--- START OF PASSAGE GIVEN ---

XSF Discussion - 2022-01-07


  1. kurisu

    jcbrand, mjk: > Easy: just set Google as the default MUC search engine in all clients! More like, be a subproject of a project google keeps around so that it can pretend there's competition

  2. kurisu

    > Was there supposed to be a board meeting today? > An hour ago? What do you guys even do on meetings

  3. Sam

    Same thing all non-profit boards talk about: funding, putting on events, the direction of the organization, etc. :)

  4. jcbrand

    > More like, be a subproject of a project google keeps around so that it can pretend there's competition This sounds like Firefox, not Thunderbird

  5. goffi

    I have a problem with service discovery: Prosody doesn't return disco info on a bare jid if I'm not subscribed to its presence, which is the expected behaviour according to https://xmpp.org/extensions/xep-0030.html#security. But I need to know if the PEP service there handles Pubsub RSM (to access the public microblog node). How can I do that if I don't have presence subscription?

  6. goffi

    It doesn't make sense to require presence subscription to get basic informations on a public node.

  7. flow

    what's in a disco#info #items response of a bare jid anyways?

  8. MattJ

    ...PEP 😉

  9. flow

    or is it mostly meant to prevent JID harveresting?

  10. flow

    or is it mostly meant to prevent JID haveresting?

--- END OF PASSAGE GIVEN ---

» **REQUIRED ACTIONS**:
a) Answer each question about the XSF discussion log:
(i) Which server does goffi say doesn't return disco info on a bare jid without a presence subscription?
(ii) According to jcbrand, which project does the quoted remark about Google sound like?
(iii) What is MattJ's reply to flow's question about a bare jid's disco#info #items response?
b) Can you repeat the part of the listing that runs from its start through the line containing "Answer: the small", with both ends included and the pictures left out?

--- START OF DATA TO USE ---

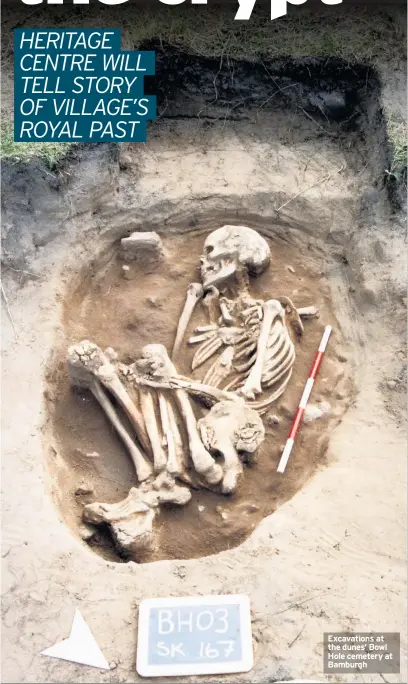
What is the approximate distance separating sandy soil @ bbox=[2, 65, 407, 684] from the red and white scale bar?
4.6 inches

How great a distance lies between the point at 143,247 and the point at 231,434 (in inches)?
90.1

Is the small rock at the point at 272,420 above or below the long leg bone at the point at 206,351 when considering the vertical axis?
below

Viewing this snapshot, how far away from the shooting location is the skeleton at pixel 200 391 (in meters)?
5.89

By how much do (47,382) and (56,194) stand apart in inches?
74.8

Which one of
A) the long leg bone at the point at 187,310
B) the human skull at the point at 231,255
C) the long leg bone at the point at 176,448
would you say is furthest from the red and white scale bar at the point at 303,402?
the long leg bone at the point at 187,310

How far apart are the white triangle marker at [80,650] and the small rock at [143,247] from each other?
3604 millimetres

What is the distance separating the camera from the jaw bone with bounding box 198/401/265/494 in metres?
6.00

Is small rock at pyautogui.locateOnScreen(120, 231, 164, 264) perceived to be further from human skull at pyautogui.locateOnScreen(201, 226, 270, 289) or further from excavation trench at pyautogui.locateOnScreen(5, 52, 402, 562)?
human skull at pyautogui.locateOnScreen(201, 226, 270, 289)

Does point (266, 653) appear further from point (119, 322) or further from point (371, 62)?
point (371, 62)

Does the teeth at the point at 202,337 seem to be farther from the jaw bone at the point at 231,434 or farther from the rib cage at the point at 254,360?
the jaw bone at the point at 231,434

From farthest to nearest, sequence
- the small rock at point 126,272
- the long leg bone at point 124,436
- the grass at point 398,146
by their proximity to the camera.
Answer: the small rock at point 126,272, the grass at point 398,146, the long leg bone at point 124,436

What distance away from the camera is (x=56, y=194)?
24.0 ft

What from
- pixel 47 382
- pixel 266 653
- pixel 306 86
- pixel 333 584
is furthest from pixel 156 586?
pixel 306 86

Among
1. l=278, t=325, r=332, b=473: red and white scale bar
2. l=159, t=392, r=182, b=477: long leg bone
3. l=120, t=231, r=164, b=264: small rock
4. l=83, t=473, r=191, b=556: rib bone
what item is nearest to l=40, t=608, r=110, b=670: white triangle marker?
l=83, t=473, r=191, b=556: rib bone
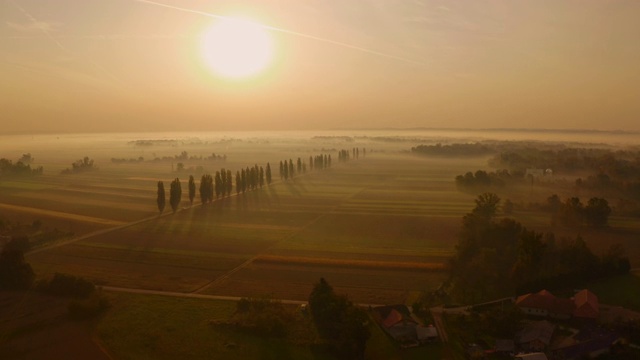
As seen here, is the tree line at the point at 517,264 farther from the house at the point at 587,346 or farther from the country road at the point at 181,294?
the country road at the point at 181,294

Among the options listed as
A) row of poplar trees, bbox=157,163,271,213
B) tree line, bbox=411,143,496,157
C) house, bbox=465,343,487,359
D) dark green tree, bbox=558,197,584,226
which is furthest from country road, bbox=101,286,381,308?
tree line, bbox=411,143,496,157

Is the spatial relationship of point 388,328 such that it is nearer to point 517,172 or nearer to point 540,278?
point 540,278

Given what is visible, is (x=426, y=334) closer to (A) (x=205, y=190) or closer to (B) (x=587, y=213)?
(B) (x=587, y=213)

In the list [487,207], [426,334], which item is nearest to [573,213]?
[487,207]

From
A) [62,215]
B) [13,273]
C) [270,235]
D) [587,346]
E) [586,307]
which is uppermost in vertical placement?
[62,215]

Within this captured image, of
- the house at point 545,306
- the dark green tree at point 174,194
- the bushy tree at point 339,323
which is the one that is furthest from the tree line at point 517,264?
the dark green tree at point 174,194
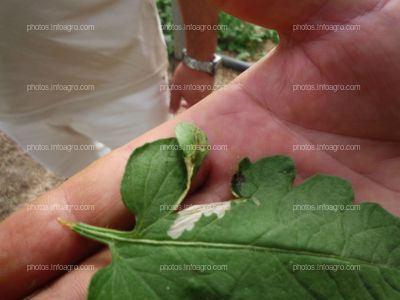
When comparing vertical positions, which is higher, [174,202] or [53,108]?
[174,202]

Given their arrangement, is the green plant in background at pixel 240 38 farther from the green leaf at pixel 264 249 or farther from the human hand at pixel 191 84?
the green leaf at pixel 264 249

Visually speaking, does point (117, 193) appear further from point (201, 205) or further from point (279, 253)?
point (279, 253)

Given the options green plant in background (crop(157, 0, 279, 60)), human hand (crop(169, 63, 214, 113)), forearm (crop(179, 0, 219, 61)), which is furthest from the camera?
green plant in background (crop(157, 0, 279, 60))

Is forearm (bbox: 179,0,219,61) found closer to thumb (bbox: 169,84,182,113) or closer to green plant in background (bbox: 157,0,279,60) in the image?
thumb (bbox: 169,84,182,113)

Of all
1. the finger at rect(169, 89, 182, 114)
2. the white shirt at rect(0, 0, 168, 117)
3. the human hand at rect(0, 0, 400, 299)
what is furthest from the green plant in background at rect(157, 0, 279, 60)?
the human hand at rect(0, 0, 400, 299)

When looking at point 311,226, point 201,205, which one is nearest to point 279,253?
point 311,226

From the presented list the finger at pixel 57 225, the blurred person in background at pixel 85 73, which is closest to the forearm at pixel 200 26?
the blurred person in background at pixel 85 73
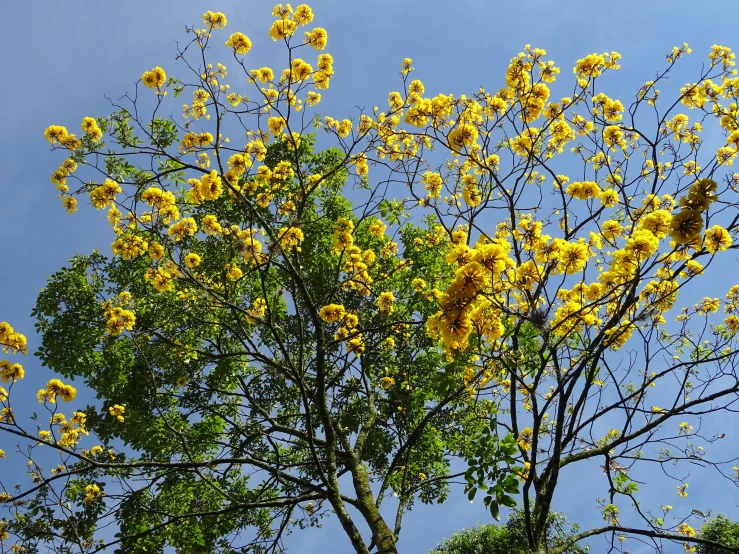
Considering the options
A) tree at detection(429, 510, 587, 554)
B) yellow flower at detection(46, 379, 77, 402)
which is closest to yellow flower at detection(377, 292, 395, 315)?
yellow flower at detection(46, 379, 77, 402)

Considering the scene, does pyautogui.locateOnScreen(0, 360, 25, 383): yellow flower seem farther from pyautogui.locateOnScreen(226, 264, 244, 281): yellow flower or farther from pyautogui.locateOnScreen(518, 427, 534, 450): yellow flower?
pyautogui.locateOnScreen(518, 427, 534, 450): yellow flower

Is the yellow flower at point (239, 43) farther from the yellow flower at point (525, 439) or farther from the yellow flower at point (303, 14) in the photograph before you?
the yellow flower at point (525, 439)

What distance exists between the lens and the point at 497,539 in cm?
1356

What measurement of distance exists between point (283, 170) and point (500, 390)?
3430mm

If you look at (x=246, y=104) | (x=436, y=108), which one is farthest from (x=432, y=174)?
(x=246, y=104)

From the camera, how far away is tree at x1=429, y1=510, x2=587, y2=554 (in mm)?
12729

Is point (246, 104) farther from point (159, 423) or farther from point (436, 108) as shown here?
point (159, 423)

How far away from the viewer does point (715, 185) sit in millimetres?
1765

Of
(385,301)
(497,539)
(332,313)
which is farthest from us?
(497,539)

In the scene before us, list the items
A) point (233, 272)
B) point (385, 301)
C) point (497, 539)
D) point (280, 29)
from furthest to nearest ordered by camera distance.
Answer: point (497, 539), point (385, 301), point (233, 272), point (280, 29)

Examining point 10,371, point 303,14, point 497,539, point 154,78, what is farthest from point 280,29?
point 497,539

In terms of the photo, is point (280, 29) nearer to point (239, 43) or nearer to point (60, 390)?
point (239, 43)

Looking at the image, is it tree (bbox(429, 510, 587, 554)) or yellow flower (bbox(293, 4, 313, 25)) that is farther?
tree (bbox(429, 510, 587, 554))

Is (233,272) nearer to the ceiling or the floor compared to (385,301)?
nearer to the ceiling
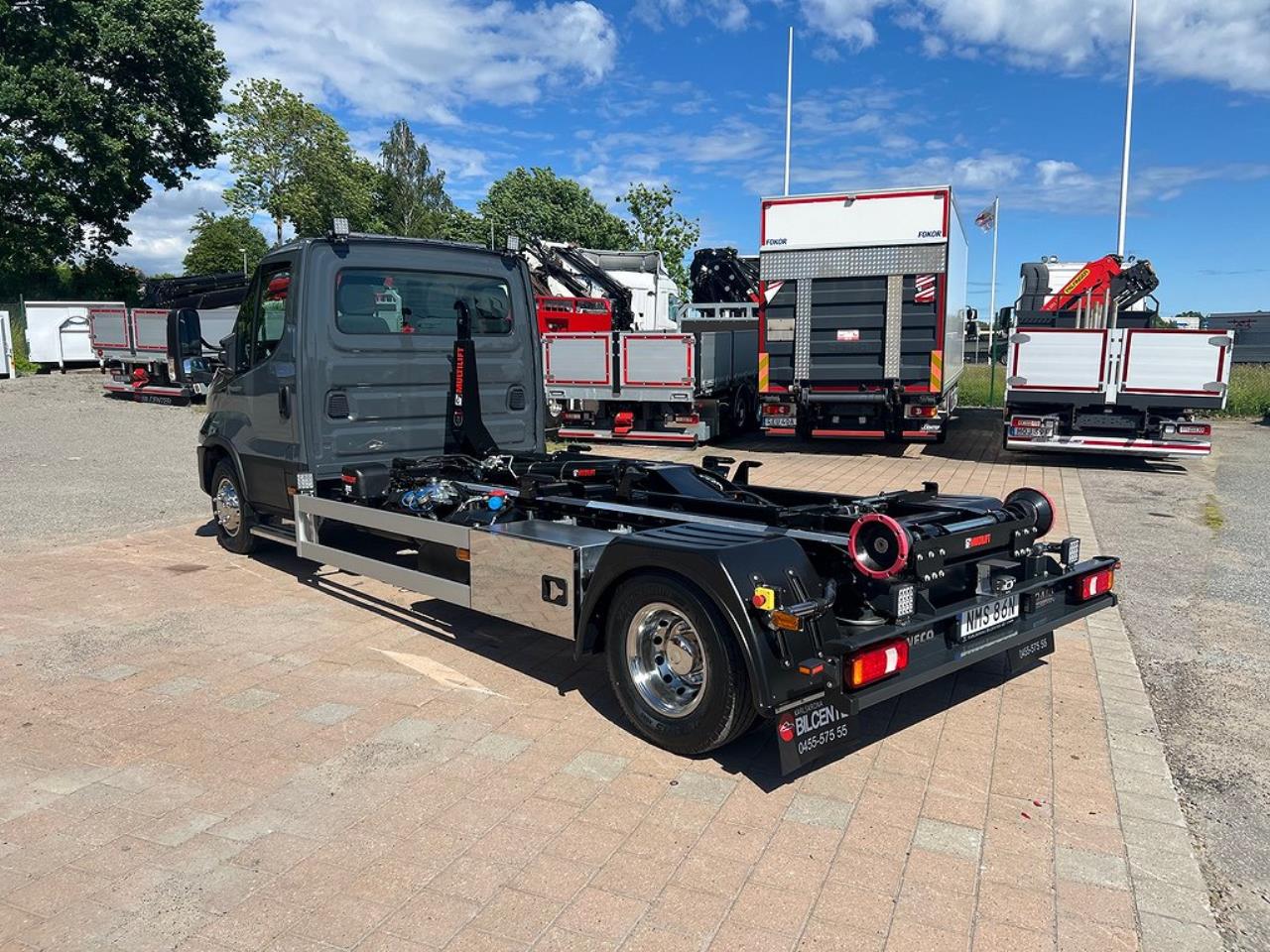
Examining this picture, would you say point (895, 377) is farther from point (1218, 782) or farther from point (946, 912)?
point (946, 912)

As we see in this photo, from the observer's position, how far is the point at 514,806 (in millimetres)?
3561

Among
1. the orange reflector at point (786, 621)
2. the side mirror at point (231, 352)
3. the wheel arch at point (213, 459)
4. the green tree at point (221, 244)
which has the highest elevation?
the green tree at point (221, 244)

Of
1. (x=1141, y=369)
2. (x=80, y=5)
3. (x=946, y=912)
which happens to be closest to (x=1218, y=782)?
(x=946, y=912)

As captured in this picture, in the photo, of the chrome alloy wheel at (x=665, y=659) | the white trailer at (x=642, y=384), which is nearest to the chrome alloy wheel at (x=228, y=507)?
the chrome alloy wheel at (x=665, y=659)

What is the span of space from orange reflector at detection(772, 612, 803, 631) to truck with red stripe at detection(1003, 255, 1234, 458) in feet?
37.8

--- END OF DATA TO USE ---

» **ANSWERS FOR THE TASKS**:
a)
(i) Prosody
(ii) Firefox, not Thunderbird
(iii) ...PEP 😉

b)
What is the approximate distance separating sandy soil @ bbox=[2, 65, 407, 684] from the red and white scale bar?
4.6 inches

How great a distance lies between the point at 143,247 and the point at 231,434 (in inches)?
90.1

Is the small rock at the point at 272,420 above or below the long leg bone at the point at 206,351 when considering the vertical axis?
below

Viewing this snapshot, how far away from the shooting location is the skeleton at pixel 200 391 (in meters)?
5.89

By how much do (47,382) and (56,194) stand apart in inches?
74.8

Which one of
A) the long leg bone at the point at 187,310
B) the human skull at the point at 231,255
C) the long leg bone at the point at 176,448
would you say is furthest from the red and white scale bar at the point at 303,402?
the long leg bone at the point at 187,310

How far apart are the white triangle marker at [80,650] and the small rock at [143,247] from each other?
3604 millimetres

What is the distance separating the camera from the jaw bone with bounding box 198/401/265/494 in metres?
6.00

Is small rock at pyautogui.locateOnScreen(120, 231, 164, 264) perceived to be further from human skull at pyautogui.locateOnScreen(201, 226, 270, 289) or further from excavation trench at pyautogui.locateOnScreen(5, 52, 402, 562)?
human skull at pyautogui.locateOnScreen(201, 226, 270, 289)

Does point (266, 653) appear further from point (119, 322) or further from point (371, 62)?
point (371, 62)

Does the teeth at the point at 202,337 seem to be farther from the jaw bone at the point at 231,434 or farther from the rib cage at the point at 254,360?
the jaw bone at the point at 231,434

From farthest to nearest, sequence
- the small rock at point 126,272
- the long leg bone at point 124,436
- the grass at point 398,146
by their proximity to the camera.
Answer: the small rock at point 126,272, the grass at point 398,146, the long leg bone at point 124,436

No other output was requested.